Far from winning votes, it could be argued that “Muslim-bashing” alienated large swaths of the electorate—even as it hardened an already hard core on the right.
The fact is that many of the loudest anti-Muslim candidates lost, and for a number of those who won, victory came by the smallest of margins, often driven by forces that went well beyond anti-Muslim rhetoric. A careful look at 2010 election results indicates that Islamophobic talking points can gain attention for a candidate, but the constituency that can be swayed by them remains limited, although not insignificant.
A Closer Look
It’s worth taking a closer look. In 2010, anti-Muslim rhetoric rode in with the emergence that July of a “mosque” controversy in lower Manhattan. New York Republican gubernatorial candidate Rick Lazio, facing indifference to his candidacy in the primary race, took up what right-wing anti-Muslim bloggers had dubbed “the Mosque at Ground Zero,” although the planned cultural center in question would not have been a mosque and was not at Ground Zero.
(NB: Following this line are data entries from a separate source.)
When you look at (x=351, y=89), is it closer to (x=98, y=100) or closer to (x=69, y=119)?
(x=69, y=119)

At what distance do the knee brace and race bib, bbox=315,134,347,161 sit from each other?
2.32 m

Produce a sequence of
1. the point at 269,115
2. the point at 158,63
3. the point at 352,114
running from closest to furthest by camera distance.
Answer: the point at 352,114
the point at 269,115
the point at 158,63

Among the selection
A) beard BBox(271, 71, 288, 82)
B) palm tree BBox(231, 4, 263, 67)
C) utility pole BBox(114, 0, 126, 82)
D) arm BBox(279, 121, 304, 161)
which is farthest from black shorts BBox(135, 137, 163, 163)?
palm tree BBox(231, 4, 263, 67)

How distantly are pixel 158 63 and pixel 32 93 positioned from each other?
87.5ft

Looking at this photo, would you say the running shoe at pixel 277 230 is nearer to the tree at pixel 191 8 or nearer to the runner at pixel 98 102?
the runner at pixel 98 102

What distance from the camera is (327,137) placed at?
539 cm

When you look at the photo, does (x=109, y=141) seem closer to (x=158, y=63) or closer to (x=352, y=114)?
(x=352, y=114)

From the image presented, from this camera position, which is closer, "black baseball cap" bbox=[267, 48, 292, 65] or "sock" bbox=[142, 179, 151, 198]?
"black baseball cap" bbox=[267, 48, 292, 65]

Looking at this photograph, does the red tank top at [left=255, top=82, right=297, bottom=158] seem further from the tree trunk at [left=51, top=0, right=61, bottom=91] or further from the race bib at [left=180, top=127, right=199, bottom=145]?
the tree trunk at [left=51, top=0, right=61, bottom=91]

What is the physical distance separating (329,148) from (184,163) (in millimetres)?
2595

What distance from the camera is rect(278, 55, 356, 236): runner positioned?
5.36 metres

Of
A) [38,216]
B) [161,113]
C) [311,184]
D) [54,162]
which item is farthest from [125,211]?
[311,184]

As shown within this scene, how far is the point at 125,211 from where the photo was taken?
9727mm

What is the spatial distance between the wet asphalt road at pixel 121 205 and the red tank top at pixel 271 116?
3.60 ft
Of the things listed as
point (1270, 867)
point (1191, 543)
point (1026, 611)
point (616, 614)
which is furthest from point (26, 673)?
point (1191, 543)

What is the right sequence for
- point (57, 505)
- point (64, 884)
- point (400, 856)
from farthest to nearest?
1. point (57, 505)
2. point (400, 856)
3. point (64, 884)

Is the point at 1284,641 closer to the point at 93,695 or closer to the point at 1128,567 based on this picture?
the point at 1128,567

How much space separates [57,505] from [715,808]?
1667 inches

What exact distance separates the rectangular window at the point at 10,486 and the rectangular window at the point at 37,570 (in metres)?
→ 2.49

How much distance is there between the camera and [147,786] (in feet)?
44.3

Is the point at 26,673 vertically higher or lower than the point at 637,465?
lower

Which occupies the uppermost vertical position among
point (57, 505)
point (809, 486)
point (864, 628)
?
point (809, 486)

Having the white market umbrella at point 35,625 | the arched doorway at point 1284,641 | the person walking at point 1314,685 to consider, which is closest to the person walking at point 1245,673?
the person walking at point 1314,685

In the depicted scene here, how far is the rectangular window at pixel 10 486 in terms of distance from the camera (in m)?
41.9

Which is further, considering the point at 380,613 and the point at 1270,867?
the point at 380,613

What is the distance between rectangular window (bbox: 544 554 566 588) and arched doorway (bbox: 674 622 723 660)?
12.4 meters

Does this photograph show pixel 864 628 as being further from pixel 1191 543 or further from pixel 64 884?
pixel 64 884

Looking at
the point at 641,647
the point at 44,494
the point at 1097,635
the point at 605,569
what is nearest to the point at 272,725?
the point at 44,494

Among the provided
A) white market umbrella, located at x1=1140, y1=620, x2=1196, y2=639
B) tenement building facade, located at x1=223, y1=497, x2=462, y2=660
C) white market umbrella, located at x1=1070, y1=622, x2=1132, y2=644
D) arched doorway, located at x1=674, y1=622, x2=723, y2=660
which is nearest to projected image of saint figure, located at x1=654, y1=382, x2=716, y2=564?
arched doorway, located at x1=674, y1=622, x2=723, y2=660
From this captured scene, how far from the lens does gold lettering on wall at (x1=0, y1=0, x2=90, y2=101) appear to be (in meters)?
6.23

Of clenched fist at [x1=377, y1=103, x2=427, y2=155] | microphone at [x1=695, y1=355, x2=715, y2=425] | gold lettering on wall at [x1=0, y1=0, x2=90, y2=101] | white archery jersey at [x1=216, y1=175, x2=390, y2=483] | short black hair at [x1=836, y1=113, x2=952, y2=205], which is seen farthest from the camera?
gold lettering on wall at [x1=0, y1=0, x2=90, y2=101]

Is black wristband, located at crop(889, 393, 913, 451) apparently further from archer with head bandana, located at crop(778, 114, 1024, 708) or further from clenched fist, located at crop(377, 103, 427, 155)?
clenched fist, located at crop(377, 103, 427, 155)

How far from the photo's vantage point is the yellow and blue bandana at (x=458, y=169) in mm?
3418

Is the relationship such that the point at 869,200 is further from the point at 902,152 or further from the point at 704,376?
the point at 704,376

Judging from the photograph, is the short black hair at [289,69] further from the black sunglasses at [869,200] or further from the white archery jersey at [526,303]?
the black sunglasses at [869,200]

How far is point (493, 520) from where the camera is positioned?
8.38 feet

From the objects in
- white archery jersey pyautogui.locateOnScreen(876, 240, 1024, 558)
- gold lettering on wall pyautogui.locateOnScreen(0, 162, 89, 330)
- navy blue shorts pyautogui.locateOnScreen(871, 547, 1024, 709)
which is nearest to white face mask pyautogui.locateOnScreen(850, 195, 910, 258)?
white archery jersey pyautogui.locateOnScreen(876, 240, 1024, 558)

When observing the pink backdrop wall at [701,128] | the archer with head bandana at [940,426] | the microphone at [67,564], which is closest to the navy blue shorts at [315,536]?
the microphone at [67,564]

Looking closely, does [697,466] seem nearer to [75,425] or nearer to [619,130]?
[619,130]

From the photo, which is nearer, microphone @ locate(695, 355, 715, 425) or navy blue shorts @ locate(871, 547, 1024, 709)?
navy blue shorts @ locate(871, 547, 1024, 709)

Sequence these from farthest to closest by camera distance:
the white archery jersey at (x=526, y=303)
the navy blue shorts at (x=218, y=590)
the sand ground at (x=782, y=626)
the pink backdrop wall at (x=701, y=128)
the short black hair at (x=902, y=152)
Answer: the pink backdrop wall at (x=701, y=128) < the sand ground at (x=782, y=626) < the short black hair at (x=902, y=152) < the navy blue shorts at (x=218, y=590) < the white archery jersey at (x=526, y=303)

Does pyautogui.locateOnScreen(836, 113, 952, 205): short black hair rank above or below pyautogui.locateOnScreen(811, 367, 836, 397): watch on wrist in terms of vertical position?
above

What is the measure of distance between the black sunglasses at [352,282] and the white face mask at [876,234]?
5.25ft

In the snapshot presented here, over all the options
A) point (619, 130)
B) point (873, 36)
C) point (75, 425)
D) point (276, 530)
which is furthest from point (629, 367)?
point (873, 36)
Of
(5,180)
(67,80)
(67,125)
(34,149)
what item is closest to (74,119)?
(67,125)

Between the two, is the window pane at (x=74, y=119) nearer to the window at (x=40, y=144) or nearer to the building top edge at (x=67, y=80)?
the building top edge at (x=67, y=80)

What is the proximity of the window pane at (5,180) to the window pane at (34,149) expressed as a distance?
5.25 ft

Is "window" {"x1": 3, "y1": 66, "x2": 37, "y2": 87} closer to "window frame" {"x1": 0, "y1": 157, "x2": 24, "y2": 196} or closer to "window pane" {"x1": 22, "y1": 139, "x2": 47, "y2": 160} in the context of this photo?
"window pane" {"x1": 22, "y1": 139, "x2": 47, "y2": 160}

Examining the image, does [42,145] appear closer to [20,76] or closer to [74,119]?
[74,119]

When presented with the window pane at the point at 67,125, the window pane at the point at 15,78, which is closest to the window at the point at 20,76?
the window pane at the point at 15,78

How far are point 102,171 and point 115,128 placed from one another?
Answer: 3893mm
With a handy alternate reality already sketched out for him, Lazio demanded that Democratic gubernatorial candidate Andrew Cuomo, then state attorney general, “investigate” the mosque. He implied as well that its leaders had ties to Hamas and that the building, when built, would somehow represent a threat to the “personal security and safety” of city residents.
A fog of acrid rhetoric subsequently enshrouded the campaign—from Lazio and his Tea Party–backed opponent, Carl Paladino, a Buffalo businessman. Paladino beat the hapless Lazio in the primary and was then handily dispatched by Cuomo in the general election. Cuomo had not joined the Muslim bashing, but by the end of the race, dozens of major political figures and potential Republican presidential candidates—including Newt Gingrich, Tim Pawlenty, Mitt Romney, Michele Bachmann, Rick Santorum, Sarah Palin and RickPerry—had denounced the loathsome Mosque at Ground Zero and sometimes the whole of Islam. What began as a local issue had by then become a national political litmus test and a wormhole to the country’s darkest sentiments.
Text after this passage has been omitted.